Tuesday, January 18, 2011

The AngelAlien Abductions - aka - They Wish We'd All Been Ready

Courtesy of Jesus Needs New PR:



First off, I love this style of animation. I'm not sure what it's called, but it's cheap, obviously inspired by anime, and highly stylistic. But then, what's up with the angels or aliens or whatever they are straight jacking people in the middle of the road? Is that how the filmmakers interpret the "swept away" phrase in Matthew 24?

Wherein do these abducted people meet Jesus? Halfway in the sky is the literal translation, right? So, if the filmmakers took the passage saying that Christians are going to be 'taken away' literally, they'd also have to accomodate that Jesus would meet all the Christians somewhere in the air. But where? Is everyone gonna fly over Budapest or O'Hair or LAX or Jerusalem?

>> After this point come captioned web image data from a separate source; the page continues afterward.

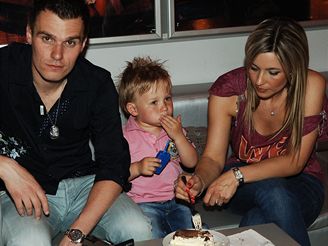Leo Mare se svou partnerkou Monikou Poslunou a jejich synem Jakubem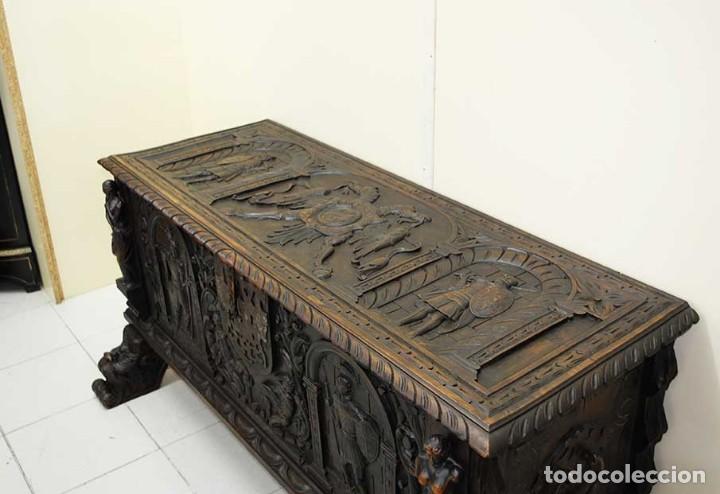 arcón antiguo de madera tallada estilo renacimi - Comprar Muebles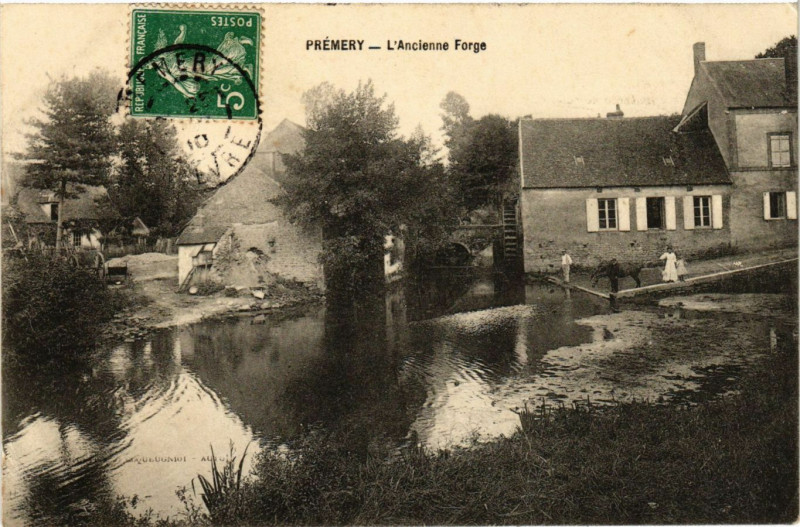 Carte postale ancienne Premery-L'Ancienne Forge à Prémery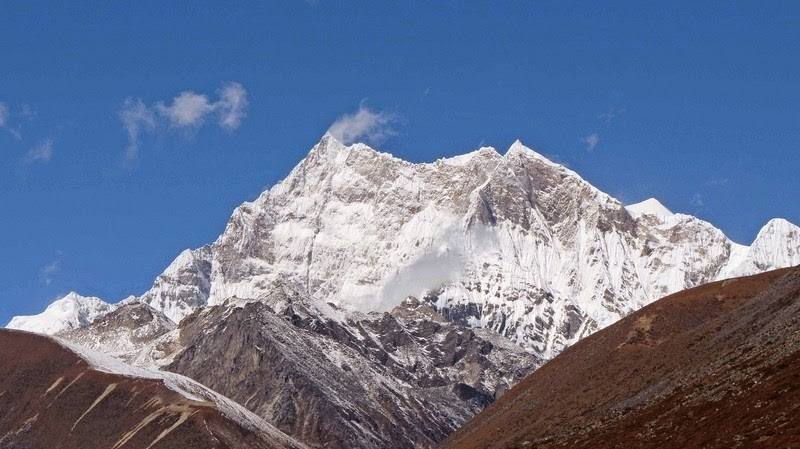 El Gangkhar Puensum, en Bután, es el pico más alto que queda sin coronar en nuestro planeta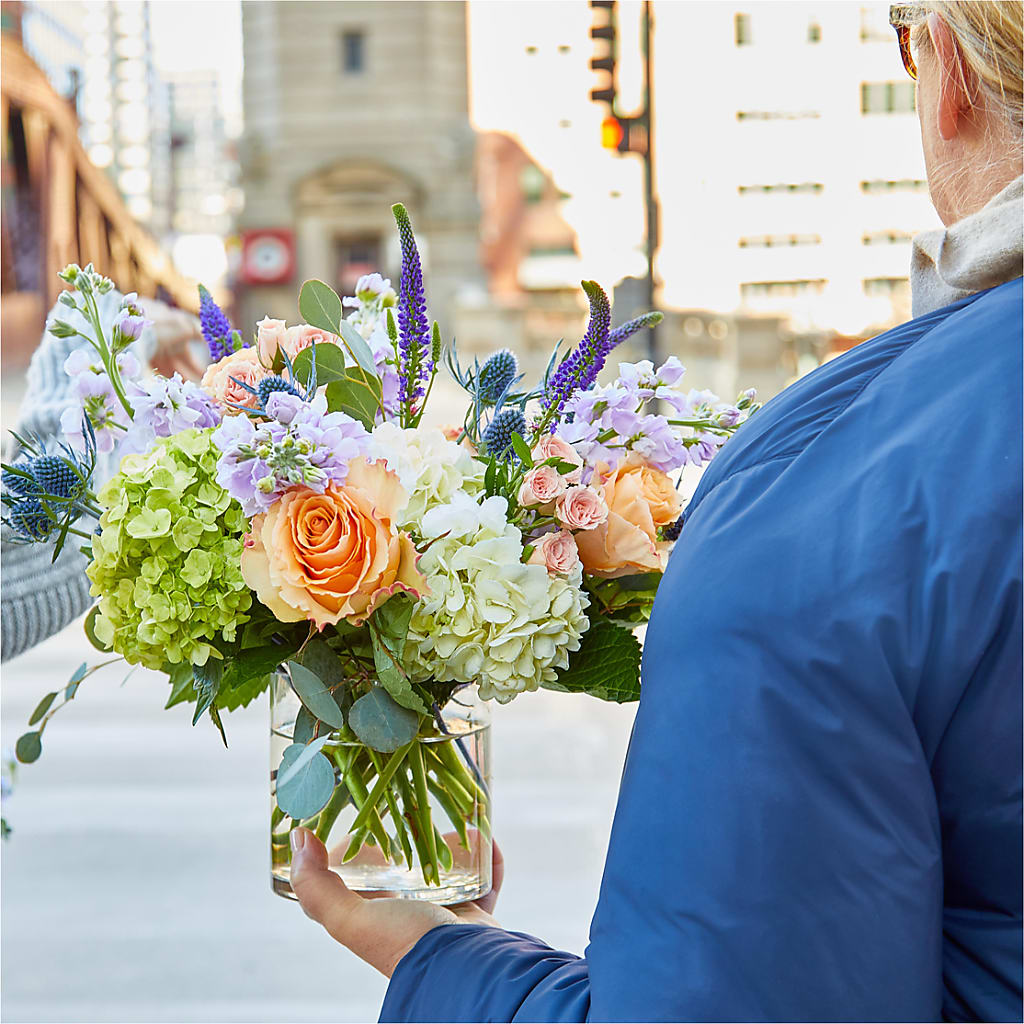 Porch Swing Bouquet – MALLERY'S FLOWERS & GIFTS, Redding CA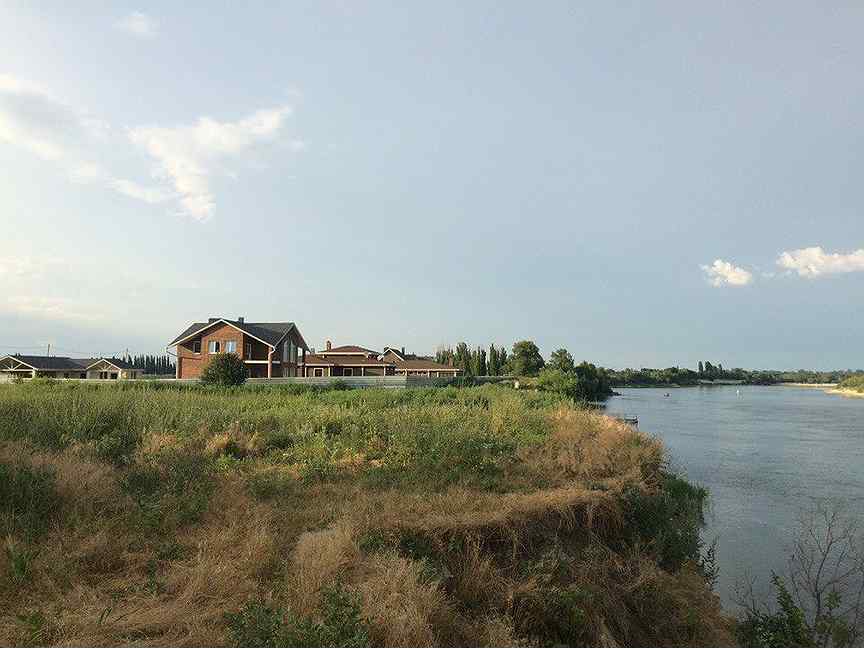 Дома на реке дон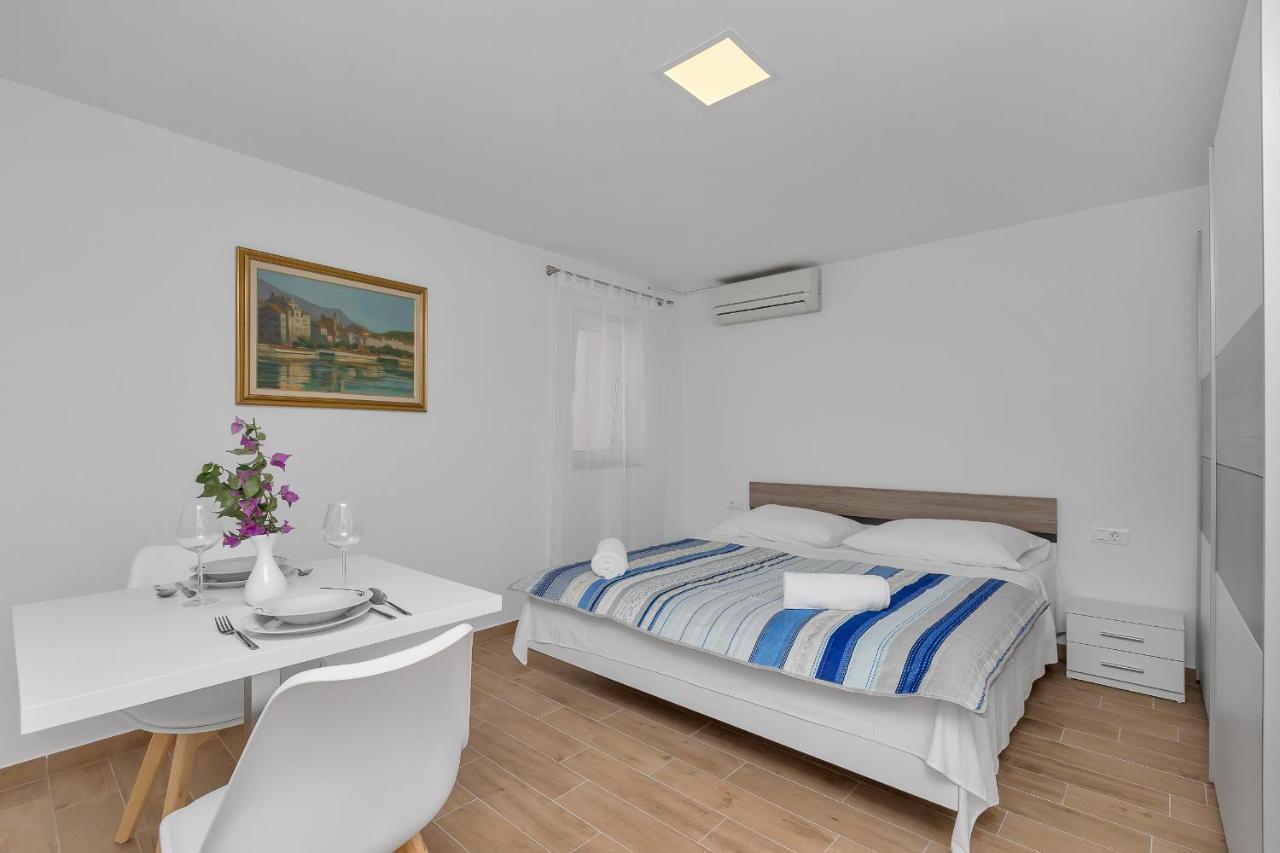 Guesthouse Lara Makarska Kültér fotó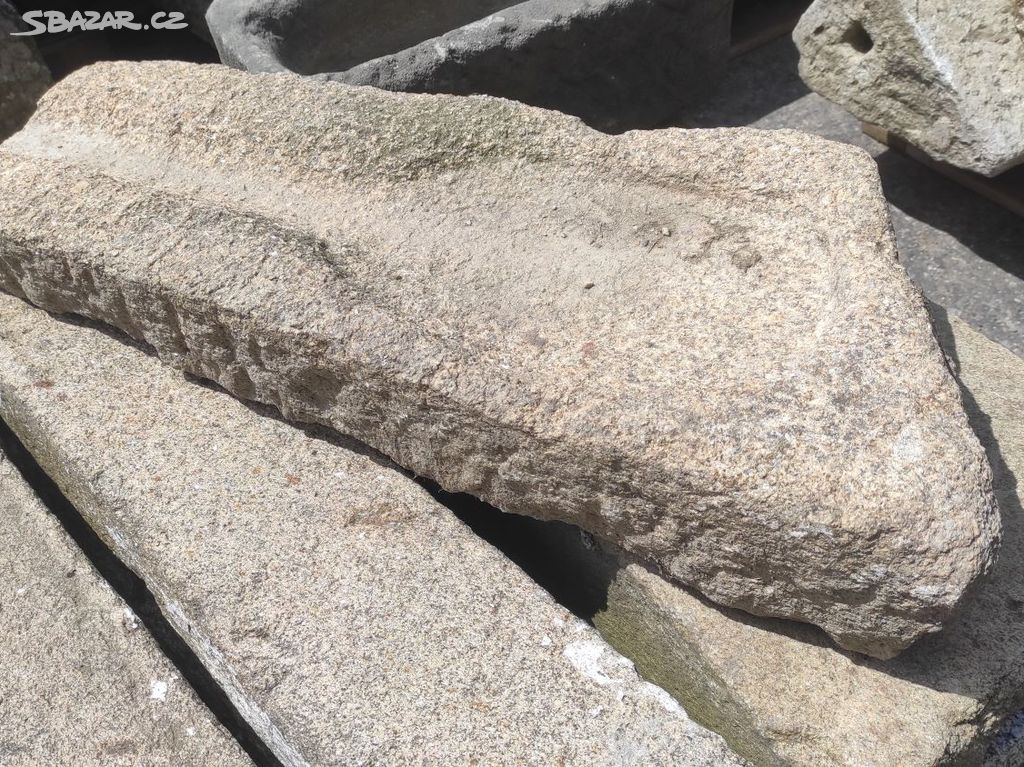 Starý kamenný okapník, žulový podokapník, koryto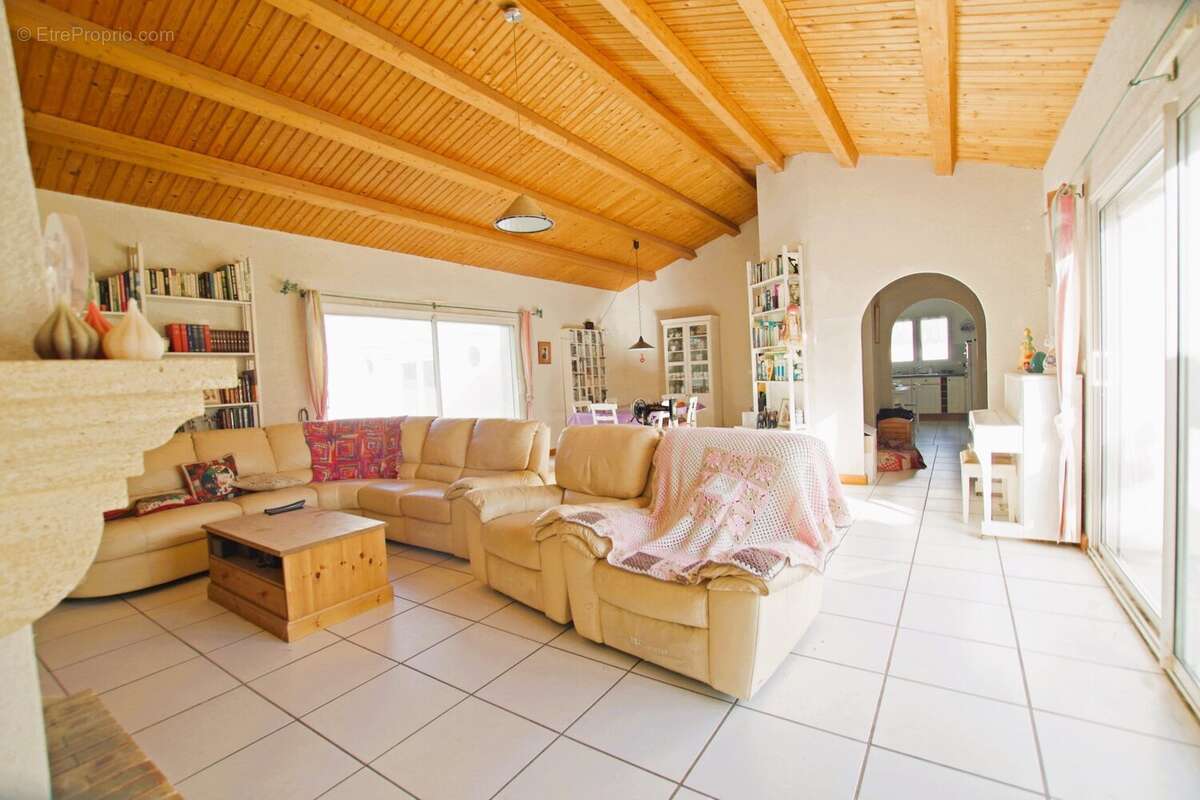 Maison à SAINTE-FOY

They're supposed to see Jesus, right? Everybody can see him... So... Giant TVs? Or is the earth flat? Because that would be my option. The earth is flat so all the raptured folks can go *up* to see Jesus when he's coming down on clouds from his giant space ship - aka, heaven.

But yet, we all know that heaven isn't just literally up there in the clouds. So why do we read all the other stuff as if it were going to happen as we literally interpret it to happen?

Confused? Angered? Frustrated?

But beyond the logical fallacies are also problems in theology, history of theology, biblical exegesis, orthodoxy, etc, etc. I wrote a series on Teh Rapture a few months back. A quick recap on some of the main points, for your study, perusal, anger-management, flights of boredom...

From pt. 1:

I believe that we misread a lot of the Bible because it wasn't written specifically for us. The case of the rapture is a major misunderstanding that affects how we treat the world around us as well as our neighbors and, thus, needs major correcting.
From NT Wright:
In I Cor 15:23-27 Paul speaks of the parousia [Jesus' royal presence, a sort of political image, where Jesus is the true king and the emperor is a fake] of the Messiah as the time of the resurrection of the dead, the time when the present but secret rule will become manifest in the conquest of the last enemies, especially death. Then in verses 51-54 he speaks of what will happen to those who, at Jesus's coming, are not yet dead. They will be changed, transformed. This is clearly the same event he is speaking of in I Thess 4; we have the trumpet in both, and the resurrection of the dead in both; but whereas in I Thess he speaks of those presently alive being "snatched up in the air," in I Cor he speaks of them being "transformed." So too in Phil 3:21, where the context is quite explicitly ranging Jesus over against Caesar, Paul speaks of the transformation of the present lowly body to be like Jesus' glorious body, as a result of his all-conquering power.


This idea that heaven is far away and above us is really a Greek concept. This idea that we all leave this cursed planet and live as body-less beings on some celestial clouds is not only immensely boring, but woefully dangerous and erroneous (suggesting that our bodies and the material world is irrefutably broken beyond even God's hand is Platonism - not Jewish and not Christian). There's a reason why so much of the language of Revelations echoes the language of the Garden of Eden.

We are not leaving this corrupted planet to destruction. We are called to redeem it; the same work that Christ began at his resurrection, the same work that is being done on us, is the same work that God is calling us to do throughout his creation. And has already begun doing. And will see to completion with the new heaven.

Then I found that I needed to clarify contextual understandings with a 2.5...

I cannot understand how we've come to read the Bible in some kind of rarefied air where it needs to be understood in some sort of literal and lineal phase. As if the writers of the ancient texts were writing out of space and time. No one ever writes or speaks in a vacuum. The trick is to figure how the Bible wants to be read. For example, when Jesus told a story, he did not mean for it to be taken literally, as if the things he said actually happened; they illustrate a (or a few) point(s) that he makes about, say, the Kingdom of Heaven (his favorite topic, btw). When we read the beginning of Revelations, the author says that he witnesses one as the "Son of Man" with "white hair like wool." The images are from Daniel 7. If the question is, "Did John the Revelator literally see a wooly-white haired man that looks like an improved version of humanity in front of him?" we're asking the wrong questions. We focus too much on the literal, but not enough in what it all means, and what the signs are pointing to (in this case, the established and eternal Kingdom of God through Jesus).

And then finishing with a reading of the Matthew 24 passage, where this video seems to come from (with the alienangels "taking away" the "elect" to escape God's wrath, or something...):

There's nothing in this passage to support the theology of the rapture. Verse 31 speaks about "gathering the elect from the four corners." But there's nothing in there to express a disappearance from the earth, or a raising, even. (My initial thought is that it has to do with a type of reverse exodus based on my reading of the corresponding Zechariah passage). Verses 41 and 42 are where the phrase "Left Behind" (of those horrific 'thrillers') are taken from. But a closer look at the immediate context reveals that it's not those who are left behind who are unfortunate, but the other way around.